FedML Cross-Silo Horizontal Loading all datasets to all clientes

From what I can see, on every example for cross-silo FL, the datasets of all clients are loaded into memory. For example here.

It would be nice to add a way for clients to load their individual datasets as it would probably needed in production.

Oct 04 '22 18:10 rAlexandre00

@rAlexandre00 for production, you still use the same dataset structure by only setting the specific client_index's value in each dictionary. For example, rank 1 loads train_data_dict[1] = rank_1_data_set; rank 2 loads train_data_dict[2] = rank_2_data_set. We prefer this design because it's compatible to both simulation in a GPU cluster and real distributed training on data silos.

Oct 06 '22 23:10 chaoyanghe

The FedMLRunner argument "dataset" contains data like "train_data_num" which needs the whole dataset to be calculated. An appropriate example that shows which data of the dataset is needed would be helpful.

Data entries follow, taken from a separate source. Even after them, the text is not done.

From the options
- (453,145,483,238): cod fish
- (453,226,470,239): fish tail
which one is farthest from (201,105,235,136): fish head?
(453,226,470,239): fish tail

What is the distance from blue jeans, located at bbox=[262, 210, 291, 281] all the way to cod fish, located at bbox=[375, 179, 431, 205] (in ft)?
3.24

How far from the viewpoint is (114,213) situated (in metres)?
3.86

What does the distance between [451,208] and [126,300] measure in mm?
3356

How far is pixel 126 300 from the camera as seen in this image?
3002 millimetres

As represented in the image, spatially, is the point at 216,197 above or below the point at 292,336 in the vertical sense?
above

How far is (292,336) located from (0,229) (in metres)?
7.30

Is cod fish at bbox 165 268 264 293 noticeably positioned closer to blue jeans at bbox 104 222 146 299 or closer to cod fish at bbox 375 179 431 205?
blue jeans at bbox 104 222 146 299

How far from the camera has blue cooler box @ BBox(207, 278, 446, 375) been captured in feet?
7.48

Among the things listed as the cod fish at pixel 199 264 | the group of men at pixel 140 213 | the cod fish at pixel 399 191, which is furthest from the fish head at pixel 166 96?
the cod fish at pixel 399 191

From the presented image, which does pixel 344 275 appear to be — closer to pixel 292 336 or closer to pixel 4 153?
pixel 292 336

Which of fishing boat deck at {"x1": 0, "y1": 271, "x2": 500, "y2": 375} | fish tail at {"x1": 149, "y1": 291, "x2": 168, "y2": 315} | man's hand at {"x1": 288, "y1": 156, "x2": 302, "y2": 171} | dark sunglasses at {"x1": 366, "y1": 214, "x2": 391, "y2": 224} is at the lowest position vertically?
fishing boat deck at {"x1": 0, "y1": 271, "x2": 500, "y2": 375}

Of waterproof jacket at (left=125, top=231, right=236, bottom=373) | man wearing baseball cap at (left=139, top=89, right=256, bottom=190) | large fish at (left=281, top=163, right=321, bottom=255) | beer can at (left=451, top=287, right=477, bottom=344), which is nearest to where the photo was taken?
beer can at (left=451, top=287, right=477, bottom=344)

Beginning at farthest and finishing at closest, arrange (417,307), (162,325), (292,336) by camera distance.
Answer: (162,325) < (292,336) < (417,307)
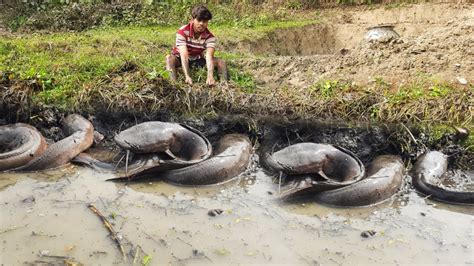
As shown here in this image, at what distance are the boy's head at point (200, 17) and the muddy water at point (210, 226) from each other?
2.86 metres

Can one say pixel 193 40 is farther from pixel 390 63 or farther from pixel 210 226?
pixel 210 226

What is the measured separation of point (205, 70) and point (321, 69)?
6.44 feet

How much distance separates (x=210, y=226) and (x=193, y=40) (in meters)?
3.88

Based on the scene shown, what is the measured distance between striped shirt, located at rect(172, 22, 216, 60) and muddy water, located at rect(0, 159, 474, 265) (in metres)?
2.81

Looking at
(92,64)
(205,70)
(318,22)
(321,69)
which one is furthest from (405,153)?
(318,22)

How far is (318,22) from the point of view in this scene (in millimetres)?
13508

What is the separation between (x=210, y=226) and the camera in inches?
189

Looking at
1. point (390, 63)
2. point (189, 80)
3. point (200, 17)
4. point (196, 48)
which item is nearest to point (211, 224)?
point (189, 80)

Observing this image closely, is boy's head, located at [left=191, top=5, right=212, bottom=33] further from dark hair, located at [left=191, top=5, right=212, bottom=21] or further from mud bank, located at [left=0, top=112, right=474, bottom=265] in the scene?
mud bank, located at [left=0, top=112, right=474, bottom=265]

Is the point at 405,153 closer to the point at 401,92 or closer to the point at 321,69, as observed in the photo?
the point at 401,92

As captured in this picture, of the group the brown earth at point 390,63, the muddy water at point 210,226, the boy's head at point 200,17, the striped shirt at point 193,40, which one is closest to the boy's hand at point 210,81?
the striped shirt at point 193,40

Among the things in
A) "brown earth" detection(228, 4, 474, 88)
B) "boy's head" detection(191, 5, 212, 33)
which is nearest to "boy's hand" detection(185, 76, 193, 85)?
"boy's head" detection(191, 5, 212, 33)

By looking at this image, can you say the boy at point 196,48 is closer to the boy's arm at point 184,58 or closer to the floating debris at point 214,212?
the boy's arm at point 184,58

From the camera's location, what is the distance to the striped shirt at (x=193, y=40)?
7723 mm
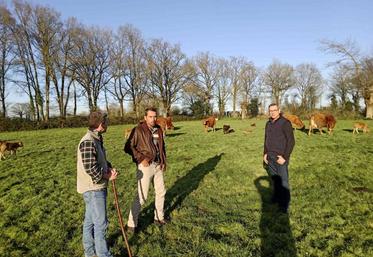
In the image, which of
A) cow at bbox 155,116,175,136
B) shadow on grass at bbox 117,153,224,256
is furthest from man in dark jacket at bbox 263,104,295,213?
cow at bbox 155,116,175,136

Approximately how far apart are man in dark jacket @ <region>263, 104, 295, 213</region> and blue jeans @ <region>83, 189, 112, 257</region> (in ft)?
12.2

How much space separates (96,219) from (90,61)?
144 feet

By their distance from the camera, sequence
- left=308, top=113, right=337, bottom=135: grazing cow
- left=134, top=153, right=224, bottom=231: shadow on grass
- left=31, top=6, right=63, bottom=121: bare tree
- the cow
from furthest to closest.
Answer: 1. left=31, top=6, right=63, bottom=121: bare tree
2. the cow
3. left=308, top=113, right=337, bottom=135: grazing cow
4. left=134, top=153, right=224, bottom=231: shadow on grass

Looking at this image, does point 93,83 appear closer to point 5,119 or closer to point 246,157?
point 5,119

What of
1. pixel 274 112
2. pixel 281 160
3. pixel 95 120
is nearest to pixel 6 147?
pixel 95 120

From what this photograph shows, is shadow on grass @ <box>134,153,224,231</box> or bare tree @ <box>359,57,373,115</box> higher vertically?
bare tree @ <box>359,57,373,115</box>

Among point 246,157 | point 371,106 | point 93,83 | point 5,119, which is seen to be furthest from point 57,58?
point 371,106

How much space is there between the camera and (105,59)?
156ft

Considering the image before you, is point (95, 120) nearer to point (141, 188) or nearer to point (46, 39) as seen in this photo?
point (141, 188)

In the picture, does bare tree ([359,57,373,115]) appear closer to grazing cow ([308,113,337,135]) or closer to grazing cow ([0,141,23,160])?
grazing cow ([308,113,337,135])

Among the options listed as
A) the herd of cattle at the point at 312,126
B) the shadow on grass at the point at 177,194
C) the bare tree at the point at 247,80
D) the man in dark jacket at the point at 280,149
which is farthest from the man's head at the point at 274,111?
the bare tree at the point at 247,80

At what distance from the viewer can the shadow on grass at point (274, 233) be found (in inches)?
190

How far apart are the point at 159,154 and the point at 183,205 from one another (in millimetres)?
1975

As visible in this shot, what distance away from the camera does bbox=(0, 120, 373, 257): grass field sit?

Or at least some documentation.

Oct 07 '22 20:10 rAlexandre00

It looks like the aggregator just assumes that every client's data is every client. When I did what you suggested (only setting the specific client_index's value in each dictionary), the following error happened on the client: File "/home/x/FedML/python/fedml/cross_silo/client/fedml_trainer.py", line 49, in update_dataset self.train_local = self.train_data_local_dict[client_index] KeyError: 993

This indicates that the server asked this client (which has rank 1) to use data from client 993. From what I can from the code the server just assigns each silo a random clients to train on.

Oct 08 '22 00:10 rAlexandre00

It looks like the aggregator just assumes that every client's data is every client. When I did what you suggested (only setting the specific client_index's value in each dictionary), the following error happened on the client: File "/home/x/FedML/python/fedml/cross_silo/client/fedml_trainer.py", line 49, in update_dataset self.train_local = self.train_data_local_dict[client_index] KeyError: 993

This indicates that the server asked this client (which has rank 1) to use data from client 993. From what I can from the code the server just assigns each silo a random clients to train on.

I am confused by your intention. If your goal is to simulate thousands of users, please set all key-value for the dataset dictionary, then FedML engine will help you to switch/sample clients per round in a fixed number of workers. If your goal is to run in a real-world setting, each FL client/worker should only hold a single data silo (the question you asked).

The error means you enable sampling (e.g., sample 10 clients per round from 1000 clients based on only 10 client data), but you don't provide these clients' datasets in the "dataset" argument of FedMLRunner.

Oct 10 '22 04:10 chaoyanghe

Sorry, probably I did not explain my problem well enough. My goal is to run in a real-world setting where, as you said, each FL client/worker will only hold a single data silo. I undestand that my problem is that I have sampling enabled. I am currently following this example. Do you have any example where it is disabled?

Oct 10 '22 13:10 rAlexandre00

@rAlexandre00 Hi for production, if you want to do training on 10 clients with 10 isolated devices, you can set this two arguments in "fedml_config.yaml" the same as:

client_num_in_total: 10 client_num_per_round: 10

when client_num_per_round < client_num_in_total, the client sampling is enabled.

Nov 07 '22 18:11 chaoyanghe